Pies w zamkniętym samochodzie przed centrum handlowym? Mimo licznych kampanii i apeli wciąż jeszcze zdarzają się takie przypadki. Strażnicy miejscy z Warszawy interweniowali wobec kierowcy, który zostawił psa w aucie i poszedł na zakupy.

Strażnicy miejscy z IV Oddziału Terenowego w trakcie patrolu otrzymali zgłoszenie dotyczące psa zamkniętego w aucie, które znajdowało się na parkingu w miejscu nasłonecznionym. Po przybyciu na plac przed jednym z centrów handlowych, funkcjonariusze odnaleźli samochód marki Toyota i potwierdzili obecność psa w środku.

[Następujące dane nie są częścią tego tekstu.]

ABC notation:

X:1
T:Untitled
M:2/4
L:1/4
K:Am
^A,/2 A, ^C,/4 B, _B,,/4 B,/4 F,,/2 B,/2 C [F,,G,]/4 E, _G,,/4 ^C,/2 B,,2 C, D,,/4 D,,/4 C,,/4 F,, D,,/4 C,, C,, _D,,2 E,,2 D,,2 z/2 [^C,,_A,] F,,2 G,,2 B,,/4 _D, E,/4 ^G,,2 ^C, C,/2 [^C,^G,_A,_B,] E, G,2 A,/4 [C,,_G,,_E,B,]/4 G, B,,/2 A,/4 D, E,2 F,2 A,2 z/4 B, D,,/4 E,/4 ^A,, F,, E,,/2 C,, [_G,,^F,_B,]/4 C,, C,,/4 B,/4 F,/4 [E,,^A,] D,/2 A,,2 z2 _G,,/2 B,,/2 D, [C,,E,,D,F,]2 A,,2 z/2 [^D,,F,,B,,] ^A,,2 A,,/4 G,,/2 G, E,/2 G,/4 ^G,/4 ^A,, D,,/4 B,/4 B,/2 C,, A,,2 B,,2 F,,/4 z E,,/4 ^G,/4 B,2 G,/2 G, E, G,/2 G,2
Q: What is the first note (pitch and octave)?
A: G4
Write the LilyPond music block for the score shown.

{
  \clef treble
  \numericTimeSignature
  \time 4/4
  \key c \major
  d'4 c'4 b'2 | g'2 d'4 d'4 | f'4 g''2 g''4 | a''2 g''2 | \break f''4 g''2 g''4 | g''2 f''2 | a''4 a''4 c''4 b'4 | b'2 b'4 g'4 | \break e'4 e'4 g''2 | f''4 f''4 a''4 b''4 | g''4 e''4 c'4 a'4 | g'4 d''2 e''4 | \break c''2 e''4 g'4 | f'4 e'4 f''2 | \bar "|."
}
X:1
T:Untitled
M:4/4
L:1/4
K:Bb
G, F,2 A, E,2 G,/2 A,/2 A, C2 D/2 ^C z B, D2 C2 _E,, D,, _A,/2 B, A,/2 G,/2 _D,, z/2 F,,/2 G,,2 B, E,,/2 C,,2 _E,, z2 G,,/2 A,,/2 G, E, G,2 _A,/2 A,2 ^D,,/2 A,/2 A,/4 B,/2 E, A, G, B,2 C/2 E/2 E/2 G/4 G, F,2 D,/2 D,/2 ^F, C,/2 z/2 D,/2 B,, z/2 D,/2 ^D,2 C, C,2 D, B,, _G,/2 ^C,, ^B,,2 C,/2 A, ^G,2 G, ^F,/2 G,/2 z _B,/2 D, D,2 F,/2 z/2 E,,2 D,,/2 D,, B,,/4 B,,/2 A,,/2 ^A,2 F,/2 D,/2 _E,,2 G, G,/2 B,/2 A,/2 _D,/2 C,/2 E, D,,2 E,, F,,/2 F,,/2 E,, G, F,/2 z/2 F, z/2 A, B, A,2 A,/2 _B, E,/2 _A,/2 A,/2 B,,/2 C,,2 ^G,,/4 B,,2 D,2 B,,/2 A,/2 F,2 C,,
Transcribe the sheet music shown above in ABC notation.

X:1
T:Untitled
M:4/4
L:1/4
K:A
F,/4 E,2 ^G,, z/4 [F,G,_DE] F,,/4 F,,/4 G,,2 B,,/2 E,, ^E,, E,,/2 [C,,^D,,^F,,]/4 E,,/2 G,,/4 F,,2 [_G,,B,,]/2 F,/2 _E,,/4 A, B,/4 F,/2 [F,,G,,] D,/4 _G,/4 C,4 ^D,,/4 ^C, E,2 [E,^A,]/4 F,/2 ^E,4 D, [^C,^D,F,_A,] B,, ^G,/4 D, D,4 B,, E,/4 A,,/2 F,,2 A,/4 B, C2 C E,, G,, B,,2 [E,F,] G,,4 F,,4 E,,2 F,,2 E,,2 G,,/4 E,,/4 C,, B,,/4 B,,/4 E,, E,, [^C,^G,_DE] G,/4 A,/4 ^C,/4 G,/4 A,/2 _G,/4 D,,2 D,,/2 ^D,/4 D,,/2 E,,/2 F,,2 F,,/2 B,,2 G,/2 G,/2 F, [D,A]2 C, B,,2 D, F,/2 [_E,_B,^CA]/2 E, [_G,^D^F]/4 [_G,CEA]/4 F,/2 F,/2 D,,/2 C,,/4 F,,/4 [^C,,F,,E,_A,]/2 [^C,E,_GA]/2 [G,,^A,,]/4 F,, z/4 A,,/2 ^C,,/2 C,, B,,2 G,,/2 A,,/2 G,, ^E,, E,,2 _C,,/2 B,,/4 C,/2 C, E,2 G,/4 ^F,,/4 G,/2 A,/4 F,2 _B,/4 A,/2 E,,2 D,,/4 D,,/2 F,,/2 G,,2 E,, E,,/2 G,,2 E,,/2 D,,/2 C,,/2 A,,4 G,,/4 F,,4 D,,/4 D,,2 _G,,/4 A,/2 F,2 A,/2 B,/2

Auto nie miało uchylonych szyb, a zwierzę dostępu do wody. Na całe szczęście było już późne popołudnie i słońce nie operowało tak mocno. Po zachowaniu psa widać jednak było, że odczuwa dyskomfort.

Funkcjonariusze uznali, że nie zachodzi konieczności wybijania szyby w drzwiach samochodu, natomiast natychmiast nawiązali kontakt z ochroną centrum handlowego, która przez głośniki zaczęła nadawać komunikat przyzywający kierowcę do pojazdu.

– Po chwili przy aucie pojawił się właściciel, z którym przeprowadzono rozmowę wychowawczą. Kierowca był wyraźnie zakłopotany, przeprosił za swoje zachowanie i obiecał, że nigdy już tak nie postąpi – przekazała straż miejska z Warszawy.

Przypominamy, że pojazd pozostawiony na słońcu zmienia się w piekarnik. Pozostawiając dzieci lub zwierzęta w zamkniętych samochodach, narażamy je na bezpośrednie niebezpieczeństwo utraty zdrowia a nawet życia.

Nie bójmy się też reagować gdy jesteśmy świadkami takiej sytuacji. W Polsce obowiązuje prawo wyższej konieczności, chroniące człowieka działającego w imię obrony życia, m.in. dziecka znajdującego się w środku rozgrzanego samochodu, przed konsekwencjami prawnymi. Prawo to stosuje się zarówno w przypadku ratowania ludzi jak i zwierząt.